The Royal Scottish Navy

I’ve started to research the navel activity during the Stuart Kings as it was a time of expanding trade and am enjoying it immensely. Irritatingly, the first thing I have come across is the cause of Bannockburn. I was taught simply that Edward II was determined to subdue the Scots but it turns out that he set off to relieve the siege of both Stirling and Perth which had been supplied by sea and the rivers Forth and Tay. The towns were not only besieged but a blockade had been established on both rivers by ships from the islands friendly to Bruce.
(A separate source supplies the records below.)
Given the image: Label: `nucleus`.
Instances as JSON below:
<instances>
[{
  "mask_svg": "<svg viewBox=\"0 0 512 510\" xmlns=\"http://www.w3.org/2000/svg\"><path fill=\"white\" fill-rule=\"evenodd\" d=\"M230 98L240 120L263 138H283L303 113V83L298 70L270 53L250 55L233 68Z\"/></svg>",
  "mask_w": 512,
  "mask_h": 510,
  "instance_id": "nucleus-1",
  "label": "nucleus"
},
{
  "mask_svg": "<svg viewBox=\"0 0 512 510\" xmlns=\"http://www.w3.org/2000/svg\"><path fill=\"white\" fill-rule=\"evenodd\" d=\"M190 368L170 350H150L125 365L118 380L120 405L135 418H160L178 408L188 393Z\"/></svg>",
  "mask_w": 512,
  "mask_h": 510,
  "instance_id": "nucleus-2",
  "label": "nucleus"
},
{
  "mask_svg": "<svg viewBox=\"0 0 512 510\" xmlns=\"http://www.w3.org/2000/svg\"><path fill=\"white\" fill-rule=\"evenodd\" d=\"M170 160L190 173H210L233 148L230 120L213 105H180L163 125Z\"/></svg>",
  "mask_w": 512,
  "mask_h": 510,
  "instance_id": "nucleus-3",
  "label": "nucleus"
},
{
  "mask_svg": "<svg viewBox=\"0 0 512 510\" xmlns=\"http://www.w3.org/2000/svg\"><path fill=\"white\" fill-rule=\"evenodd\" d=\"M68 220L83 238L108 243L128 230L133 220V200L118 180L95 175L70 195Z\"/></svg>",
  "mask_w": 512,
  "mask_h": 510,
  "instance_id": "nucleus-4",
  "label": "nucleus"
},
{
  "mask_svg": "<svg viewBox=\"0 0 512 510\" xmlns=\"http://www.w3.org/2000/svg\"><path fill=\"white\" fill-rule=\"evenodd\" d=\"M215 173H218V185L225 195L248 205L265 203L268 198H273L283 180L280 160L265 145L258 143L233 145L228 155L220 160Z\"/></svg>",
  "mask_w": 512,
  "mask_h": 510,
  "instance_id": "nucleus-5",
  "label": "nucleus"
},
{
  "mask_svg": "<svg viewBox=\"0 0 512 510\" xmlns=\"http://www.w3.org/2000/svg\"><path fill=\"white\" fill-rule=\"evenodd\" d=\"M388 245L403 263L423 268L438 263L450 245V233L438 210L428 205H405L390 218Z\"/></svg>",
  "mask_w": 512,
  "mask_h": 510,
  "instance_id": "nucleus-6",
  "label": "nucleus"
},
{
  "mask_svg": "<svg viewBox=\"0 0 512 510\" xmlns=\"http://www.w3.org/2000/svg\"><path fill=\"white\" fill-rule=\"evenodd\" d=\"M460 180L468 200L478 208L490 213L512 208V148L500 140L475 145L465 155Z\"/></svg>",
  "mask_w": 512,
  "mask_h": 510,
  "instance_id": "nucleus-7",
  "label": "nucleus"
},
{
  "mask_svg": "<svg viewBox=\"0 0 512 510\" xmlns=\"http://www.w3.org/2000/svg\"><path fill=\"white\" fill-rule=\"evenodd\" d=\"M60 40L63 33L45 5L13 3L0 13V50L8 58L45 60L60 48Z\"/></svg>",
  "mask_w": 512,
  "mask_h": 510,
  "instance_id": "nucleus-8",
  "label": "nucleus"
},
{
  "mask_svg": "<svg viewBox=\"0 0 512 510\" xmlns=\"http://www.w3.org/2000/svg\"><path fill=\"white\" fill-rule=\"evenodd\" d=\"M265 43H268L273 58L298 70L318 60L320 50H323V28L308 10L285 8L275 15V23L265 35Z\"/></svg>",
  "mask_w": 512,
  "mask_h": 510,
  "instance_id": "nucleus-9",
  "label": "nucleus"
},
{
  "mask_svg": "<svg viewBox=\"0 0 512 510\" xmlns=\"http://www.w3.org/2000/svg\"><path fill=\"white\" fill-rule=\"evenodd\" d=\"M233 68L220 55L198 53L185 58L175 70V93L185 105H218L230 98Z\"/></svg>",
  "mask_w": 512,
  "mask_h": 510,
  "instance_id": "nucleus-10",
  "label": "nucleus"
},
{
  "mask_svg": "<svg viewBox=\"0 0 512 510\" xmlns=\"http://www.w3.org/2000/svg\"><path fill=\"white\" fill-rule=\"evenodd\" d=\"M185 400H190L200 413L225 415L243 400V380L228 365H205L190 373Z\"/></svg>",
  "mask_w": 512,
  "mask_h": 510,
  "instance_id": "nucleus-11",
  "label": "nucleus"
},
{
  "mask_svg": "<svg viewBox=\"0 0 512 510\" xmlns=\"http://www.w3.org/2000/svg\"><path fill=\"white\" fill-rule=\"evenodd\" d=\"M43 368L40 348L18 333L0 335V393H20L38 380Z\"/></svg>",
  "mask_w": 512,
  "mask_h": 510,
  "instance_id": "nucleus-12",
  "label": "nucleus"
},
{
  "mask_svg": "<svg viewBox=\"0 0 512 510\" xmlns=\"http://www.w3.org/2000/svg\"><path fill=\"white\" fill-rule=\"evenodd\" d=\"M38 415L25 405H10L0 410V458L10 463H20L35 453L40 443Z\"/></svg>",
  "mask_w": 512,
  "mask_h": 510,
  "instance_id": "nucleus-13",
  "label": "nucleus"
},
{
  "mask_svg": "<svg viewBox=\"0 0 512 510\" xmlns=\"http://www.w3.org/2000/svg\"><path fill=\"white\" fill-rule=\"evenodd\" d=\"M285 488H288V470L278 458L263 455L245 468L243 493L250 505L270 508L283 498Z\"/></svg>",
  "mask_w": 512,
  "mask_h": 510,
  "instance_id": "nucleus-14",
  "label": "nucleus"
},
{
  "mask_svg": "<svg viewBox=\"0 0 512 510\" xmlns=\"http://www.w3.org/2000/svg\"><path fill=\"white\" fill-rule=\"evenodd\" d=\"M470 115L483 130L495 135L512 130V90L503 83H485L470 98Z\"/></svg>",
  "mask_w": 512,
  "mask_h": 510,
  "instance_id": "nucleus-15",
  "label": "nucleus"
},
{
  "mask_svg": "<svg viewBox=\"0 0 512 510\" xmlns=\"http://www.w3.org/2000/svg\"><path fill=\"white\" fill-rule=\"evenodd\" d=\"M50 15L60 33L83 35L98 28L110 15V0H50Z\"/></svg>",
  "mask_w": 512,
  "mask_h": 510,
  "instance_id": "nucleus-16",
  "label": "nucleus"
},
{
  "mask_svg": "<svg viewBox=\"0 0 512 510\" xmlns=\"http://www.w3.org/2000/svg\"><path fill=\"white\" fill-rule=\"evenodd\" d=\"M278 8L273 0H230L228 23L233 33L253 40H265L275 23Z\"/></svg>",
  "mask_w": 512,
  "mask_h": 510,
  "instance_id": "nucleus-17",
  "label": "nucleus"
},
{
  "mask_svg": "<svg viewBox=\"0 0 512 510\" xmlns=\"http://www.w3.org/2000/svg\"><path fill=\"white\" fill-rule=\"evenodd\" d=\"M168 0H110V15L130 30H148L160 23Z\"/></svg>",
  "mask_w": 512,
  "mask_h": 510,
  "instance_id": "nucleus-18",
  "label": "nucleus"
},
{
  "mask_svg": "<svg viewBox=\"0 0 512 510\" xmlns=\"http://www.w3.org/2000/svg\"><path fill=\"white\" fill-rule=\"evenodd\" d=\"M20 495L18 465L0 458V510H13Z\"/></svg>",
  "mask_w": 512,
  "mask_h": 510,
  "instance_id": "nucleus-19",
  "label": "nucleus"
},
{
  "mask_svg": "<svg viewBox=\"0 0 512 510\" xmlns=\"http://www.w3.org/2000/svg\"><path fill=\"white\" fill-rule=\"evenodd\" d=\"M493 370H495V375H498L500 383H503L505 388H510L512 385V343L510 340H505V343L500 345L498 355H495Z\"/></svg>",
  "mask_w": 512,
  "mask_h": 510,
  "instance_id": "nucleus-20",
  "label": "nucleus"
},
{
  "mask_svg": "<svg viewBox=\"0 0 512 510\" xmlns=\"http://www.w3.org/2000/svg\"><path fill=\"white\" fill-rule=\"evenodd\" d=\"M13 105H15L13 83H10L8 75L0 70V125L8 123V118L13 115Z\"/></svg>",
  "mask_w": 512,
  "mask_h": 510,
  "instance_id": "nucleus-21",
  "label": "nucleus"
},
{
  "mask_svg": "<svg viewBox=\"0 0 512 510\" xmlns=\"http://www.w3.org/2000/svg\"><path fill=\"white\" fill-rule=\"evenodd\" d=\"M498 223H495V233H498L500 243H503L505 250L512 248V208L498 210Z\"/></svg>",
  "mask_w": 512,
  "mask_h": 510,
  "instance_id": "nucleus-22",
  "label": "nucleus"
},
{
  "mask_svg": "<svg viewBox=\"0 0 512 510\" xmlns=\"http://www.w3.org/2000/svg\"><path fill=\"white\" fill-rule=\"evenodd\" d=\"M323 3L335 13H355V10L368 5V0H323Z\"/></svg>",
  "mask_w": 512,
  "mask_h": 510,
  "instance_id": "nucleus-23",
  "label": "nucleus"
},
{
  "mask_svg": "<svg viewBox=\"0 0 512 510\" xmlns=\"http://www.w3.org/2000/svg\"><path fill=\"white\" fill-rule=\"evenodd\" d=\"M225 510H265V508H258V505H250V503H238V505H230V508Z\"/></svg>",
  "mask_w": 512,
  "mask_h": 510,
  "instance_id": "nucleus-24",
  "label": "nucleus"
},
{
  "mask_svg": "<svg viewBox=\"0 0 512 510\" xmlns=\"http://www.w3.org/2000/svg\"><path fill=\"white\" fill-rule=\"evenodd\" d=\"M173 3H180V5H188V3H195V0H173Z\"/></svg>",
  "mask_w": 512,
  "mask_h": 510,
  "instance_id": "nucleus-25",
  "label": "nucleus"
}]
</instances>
Then I came across James II of Scotland giving out letters of Marque which allowed Scottish captains to seize Portuguese ships in retaliation for those the Portuguese had from Scottish merchants, indicating the Scots had become active in the Atlantic trade. The Scots traditional markets were, of course, the North sea and Baltic states even to Moscow and there was a great deal of interaction between the Baltic and Scotland’s East Coast before Columbus and the opening of the Atlantic trade. Unfortunately I have not yet been able to find any detail of engagements, beyond a mention that James IV’s ships defeated five English warships in the Forth in 1489 and a further three in the Tay in 1450. However, I have found research for a novel is a matter of collecting snippets from a variety of sources and only five percent becomes valuable.